The background-adjusted image intensity corresponding to various known amounts of dye at varying concentrations is shown in Figure 3. A linear regression line was found by the equation: Image Intensity = 1389113*Amount of Dye (in μL). The linear regression had a R2=0.98 and the coefficient for amount of dye had a p-value of <0.001.

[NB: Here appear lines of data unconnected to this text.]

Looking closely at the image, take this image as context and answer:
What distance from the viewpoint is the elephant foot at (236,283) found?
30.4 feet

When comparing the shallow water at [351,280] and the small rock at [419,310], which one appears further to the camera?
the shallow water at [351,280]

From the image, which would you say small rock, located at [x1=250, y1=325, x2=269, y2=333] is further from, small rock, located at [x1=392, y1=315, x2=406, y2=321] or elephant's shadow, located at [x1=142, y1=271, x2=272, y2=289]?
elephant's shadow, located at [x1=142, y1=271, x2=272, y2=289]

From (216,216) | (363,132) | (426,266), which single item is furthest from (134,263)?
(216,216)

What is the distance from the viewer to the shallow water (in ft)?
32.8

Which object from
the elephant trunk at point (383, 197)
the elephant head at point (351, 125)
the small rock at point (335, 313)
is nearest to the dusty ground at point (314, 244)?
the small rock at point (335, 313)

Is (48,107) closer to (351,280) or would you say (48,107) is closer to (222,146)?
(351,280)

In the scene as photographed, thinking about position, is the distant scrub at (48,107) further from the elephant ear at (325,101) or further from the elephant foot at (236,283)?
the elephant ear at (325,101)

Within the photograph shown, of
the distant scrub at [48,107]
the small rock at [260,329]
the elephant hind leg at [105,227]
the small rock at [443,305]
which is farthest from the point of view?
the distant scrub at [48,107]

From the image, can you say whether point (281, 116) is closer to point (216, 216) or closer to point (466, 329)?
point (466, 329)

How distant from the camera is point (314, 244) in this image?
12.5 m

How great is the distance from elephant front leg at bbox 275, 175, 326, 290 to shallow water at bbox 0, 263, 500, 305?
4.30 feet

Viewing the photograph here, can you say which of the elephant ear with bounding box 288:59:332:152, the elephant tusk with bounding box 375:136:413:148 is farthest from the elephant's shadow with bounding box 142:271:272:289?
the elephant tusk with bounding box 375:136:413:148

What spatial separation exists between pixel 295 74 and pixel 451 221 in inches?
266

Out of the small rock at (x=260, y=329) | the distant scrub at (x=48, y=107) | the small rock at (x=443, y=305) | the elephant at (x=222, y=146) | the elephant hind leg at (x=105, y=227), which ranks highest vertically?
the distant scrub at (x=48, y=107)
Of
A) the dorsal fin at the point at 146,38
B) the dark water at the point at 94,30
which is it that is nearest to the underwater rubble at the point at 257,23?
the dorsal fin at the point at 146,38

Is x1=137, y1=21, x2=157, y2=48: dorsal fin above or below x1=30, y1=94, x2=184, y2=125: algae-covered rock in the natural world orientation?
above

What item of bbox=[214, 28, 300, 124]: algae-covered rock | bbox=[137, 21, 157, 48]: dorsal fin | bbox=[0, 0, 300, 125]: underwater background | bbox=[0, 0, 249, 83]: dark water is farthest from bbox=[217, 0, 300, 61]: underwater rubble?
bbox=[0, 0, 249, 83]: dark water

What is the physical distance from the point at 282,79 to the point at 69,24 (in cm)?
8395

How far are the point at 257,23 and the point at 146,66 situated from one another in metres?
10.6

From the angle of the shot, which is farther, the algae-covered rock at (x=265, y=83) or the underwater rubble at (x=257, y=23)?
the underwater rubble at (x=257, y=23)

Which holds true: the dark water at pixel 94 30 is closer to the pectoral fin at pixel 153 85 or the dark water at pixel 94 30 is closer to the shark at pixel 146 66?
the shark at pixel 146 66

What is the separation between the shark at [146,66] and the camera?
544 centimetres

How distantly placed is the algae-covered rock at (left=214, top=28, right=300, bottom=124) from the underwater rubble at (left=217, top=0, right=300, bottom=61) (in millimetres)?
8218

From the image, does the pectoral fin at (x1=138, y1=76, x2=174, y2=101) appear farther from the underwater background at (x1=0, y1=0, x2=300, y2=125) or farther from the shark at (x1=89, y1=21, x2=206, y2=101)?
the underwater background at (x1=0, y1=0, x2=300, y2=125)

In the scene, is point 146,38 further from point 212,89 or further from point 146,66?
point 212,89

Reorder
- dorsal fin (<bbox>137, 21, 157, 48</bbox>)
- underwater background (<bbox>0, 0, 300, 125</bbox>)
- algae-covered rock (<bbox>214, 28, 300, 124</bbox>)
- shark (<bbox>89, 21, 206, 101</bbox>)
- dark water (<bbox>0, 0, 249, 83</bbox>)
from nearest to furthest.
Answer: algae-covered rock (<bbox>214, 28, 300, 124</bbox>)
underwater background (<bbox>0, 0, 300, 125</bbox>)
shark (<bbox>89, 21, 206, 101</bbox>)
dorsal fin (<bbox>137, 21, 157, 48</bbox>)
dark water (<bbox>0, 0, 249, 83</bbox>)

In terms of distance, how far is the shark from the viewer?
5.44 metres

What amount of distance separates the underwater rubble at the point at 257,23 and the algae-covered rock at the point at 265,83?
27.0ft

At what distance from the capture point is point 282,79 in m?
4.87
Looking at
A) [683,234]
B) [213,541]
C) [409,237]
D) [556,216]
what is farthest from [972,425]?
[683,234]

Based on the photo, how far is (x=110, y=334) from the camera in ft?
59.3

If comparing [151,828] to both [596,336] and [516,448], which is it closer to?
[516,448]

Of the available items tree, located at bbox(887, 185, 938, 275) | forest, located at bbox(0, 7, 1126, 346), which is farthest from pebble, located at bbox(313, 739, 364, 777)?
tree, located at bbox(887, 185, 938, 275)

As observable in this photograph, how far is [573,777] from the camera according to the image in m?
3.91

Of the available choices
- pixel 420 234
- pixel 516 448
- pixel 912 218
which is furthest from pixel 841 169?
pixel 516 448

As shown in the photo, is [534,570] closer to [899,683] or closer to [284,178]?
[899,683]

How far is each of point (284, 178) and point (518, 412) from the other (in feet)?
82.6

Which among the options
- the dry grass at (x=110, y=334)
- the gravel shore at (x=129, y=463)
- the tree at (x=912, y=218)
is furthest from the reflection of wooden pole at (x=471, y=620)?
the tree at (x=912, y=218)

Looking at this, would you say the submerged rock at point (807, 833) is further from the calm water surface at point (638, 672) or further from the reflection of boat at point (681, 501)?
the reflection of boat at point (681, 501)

Twenty porcine eyes were injected with 50 μL of mixed dye in order to test the feasibility of using our method for measuring reflux from intravitreal injection (Table 1). The average calculated total volume of refluxed fluid was 1.19 μL (SD: 1.25 μL; median: 0.93 μL), with a range of 0 μL to 5.57 μL. The average calculated volume of refluxed dye was 0. μL (SD: 1.05 μl; median: 0.11 μL), with a range of 0 μL to 4.71 μL. The average composition of the reflux was 20.8% dye (SD: 20.3%; median 15.5%), with a range of 0% to 84.6%. The average dye lost to reflux from the 50 μL injection was 0.95% (SD: 2.11%; median: 0.23%), with a range from 0% to 9.42%.
Table 1.
Results from 20 porcine eyes injected with 50 μL of dye at various intraocular pressures (IOP).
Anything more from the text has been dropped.